3. Occasional expenses: They come up once in a long while. They include such things as vehicle license renewal, gym memberships, etc.
By having a good sense of what your monthly and yearly expenses look like, you’ll then know how much to save up for emergencies.
There are several platforms that will help you keep a record of your spending.
Once you’ve made a list of your fixed and variable monthly expenses, go ahead and multiply that figure by 6. That’s how much you need to keep in your emergency account.
Then start saving up steadily until you hit that mark.
Ideally, you should factor in your emergency fund when making your monthly budget.
It should be treated as a core monthly expense until you hit your goal amount. In fact, it should always be among the first things you settle every time you receive your month’s earnings.
Surely, it might feel like a nonessential now. But in time, you will realize otherwise and your future self will thank you. Because by then, you will be able to bail yourself out of a difficult situation without breaking a sweat.
Where to Start
After calculating the amount to save in your emergency fund, you might be intimidated by the target and could even decide that it’s too much trouble to undertake.
To avoid that, and ensure you stick to the plan, it’s advisable to set a lower benchmark. Doing so will ensure that you stay motivated and eventually reach the target.
So let’s say that 3 million naira is the total amount that should be in your emergency account. Set a target of 200, 000 naira instead and start saving towards that amount.
If you succeed in reaching that smaller goal, you can start saving towards your next 200, 000. You do this repeatedly until you achieve your ultimate target of 3 million.
However, more important than setting a target, is deciding where the money will come from.
This is where the real work lies. You will have to pick and choose which expenses you are used to making regularly could be considered unnecessary.
Because putting money into your emergency fund will definitely reduce your disposable income.
You should look for ways to free up money without necessarily changing your quality of life. Sometimes, it’s best to increase your earnings rather than having to cut back. But in cases where that is not achievable, then there’s no other option than to find ways to reduce your day-to-day spending.

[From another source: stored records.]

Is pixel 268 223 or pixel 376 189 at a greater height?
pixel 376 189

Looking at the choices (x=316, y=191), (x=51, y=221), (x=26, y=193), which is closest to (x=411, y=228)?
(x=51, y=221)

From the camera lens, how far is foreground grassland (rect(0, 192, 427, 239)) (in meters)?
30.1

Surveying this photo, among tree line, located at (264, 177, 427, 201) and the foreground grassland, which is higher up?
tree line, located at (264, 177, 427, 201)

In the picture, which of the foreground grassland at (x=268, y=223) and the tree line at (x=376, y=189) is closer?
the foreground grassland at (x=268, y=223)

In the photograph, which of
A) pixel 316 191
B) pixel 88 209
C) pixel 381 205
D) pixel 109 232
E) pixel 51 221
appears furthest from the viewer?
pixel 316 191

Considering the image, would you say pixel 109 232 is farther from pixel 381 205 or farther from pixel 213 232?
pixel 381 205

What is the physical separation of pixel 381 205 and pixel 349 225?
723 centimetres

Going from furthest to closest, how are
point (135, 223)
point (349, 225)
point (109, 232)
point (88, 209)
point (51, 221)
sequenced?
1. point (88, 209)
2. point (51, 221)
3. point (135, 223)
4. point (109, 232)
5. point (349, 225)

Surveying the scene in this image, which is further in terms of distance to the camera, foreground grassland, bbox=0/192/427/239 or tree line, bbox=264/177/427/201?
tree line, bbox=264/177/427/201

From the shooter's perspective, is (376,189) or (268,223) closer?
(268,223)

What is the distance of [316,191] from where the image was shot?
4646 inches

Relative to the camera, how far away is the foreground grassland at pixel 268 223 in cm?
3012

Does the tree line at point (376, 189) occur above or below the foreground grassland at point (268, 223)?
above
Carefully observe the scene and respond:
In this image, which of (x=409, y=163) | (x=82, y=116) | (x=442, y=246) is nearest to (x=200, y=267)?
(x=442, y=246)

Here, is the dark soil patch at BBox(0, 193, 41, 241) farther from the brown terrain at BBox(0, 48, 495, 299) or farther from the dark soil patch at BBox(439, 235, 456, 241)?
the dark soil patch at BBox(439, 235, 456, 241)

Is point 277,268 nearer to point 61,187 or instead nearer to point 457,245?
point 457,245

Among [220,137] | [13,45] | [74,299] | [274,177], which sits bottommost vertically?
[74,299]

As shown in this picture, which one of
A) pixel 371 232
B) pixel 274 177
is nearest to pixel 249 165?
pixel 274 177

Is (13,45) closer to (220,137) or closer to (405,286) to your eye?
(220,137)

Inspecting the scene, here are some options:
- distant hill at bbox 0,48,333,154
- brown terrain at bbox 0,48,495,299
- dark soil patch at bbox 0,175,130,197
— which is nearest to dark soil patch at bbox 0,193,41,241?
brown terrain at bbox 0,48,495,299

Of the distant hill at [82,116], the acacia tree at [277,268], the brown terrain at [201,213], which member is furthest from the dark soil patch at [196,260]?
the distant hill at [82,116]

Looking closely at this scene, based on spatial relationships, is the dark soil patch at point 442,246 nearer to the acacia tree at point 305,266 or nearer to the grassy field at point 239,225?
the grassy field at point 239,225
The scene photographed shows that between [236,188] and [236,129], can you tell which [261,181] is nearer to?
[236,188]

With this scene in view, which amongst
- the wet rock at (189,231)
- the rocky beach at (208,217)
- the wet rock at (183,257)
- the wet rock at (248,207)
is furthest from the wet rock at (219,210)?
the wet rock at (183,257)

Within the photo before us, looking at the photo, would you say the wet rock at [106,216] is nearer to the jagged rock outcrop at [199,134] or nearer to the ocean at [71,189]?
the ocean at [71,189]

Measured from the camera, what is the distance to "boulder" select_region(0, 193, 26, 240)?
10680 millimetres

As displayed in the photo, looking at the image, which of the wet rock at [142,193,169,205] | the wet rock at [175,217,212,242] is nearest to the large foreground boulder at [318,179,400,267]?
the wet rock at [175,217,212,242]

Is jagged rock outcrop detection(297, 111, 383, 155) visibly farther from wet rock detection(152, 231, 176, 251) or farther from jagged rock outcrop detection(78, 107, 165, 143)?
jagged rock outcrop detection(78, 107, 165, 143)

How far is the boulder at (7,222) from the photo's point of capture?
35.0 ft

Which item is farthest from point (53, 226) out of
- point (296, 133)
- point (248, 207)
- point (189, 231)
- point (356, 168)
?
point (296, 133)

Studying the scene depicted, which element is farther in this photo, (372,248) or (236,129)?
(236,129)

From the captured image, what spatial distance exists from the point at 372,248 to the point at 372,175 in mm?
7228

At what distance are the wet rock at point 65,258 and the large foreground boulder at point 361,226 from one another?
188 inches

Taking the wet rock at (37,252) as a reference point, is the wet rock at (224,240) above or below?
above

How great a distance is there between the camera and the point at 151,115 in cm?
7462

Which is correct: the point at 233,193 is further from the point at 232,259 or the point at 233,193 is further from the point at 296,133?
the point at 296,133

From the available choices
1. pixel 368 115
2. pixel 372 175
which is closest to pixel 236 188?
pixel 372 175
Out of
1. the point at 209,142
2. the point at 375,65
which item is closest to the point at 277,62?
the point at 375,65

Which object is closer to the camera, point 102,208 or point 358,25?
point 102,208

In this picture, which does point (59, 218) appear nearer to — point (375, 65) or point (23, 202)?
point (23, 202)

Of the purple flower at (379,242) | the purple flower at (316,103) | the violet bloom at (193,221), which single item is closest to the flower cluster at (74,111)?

It’s not as difficult as it sounds.
Here are a few ways to maintain a good standard of living and still have a considerable amount of money to stash away:
1. Prepare your own meals and eat out less frequently.
2. Pay cash. Spending right out of your bank account could cause you to overspend.
3. Avoid impulse purchases. Make a list when going shopping.
4. Keep track of your spending habits.
5. Set a monthly spending budget.
6. Go for less pricier alternatives.
7. Cancel unnecessary/unused subscriptions and memberships.
8. Practice minimalism.
Staying the Path
As mentioned earlier, it takes time, patience, determination, and a little bit of good luck to succeed in saving up the full emergency fund amount.
Along the way, you may encounter some circumstances that force you to dip into what you’ve managed to save, making you start all over again.
But that’s the whole point, right?
Having something to fall back on in times of distress.
However, to reach your goal faster, it’s often not unheard of for people to change their lifestyle. And some go-ahead to negotiate a raise at their job.
These are some of the many benefits of setting an emergency fund target. It gets you to be more mindful of the way you live.
You consciously cultivate a healthy relationship with money.
Keeping Your Emergency Fund Secure
It’s important that the value of your money doesn’t decrease over time, especially with the continued naira devaluation and the increase in the price of various staple goods and services.
In the future, your emergency fund should either retain its current value or increase in value and not the other way around. Otherwise, there’ll be no point in having one.
You may want to consider getting a domiciliary account or purchasing stablecoins such as USDT.
Furthermore, your funds should not be so within reach that you can dip into it willy-nilly.
If it’s too exposed that you can be tempted to spend it without good cause, then the purpose is defeated.
So it’s up to you to know how to avoid spending from it when the situation does not call for it.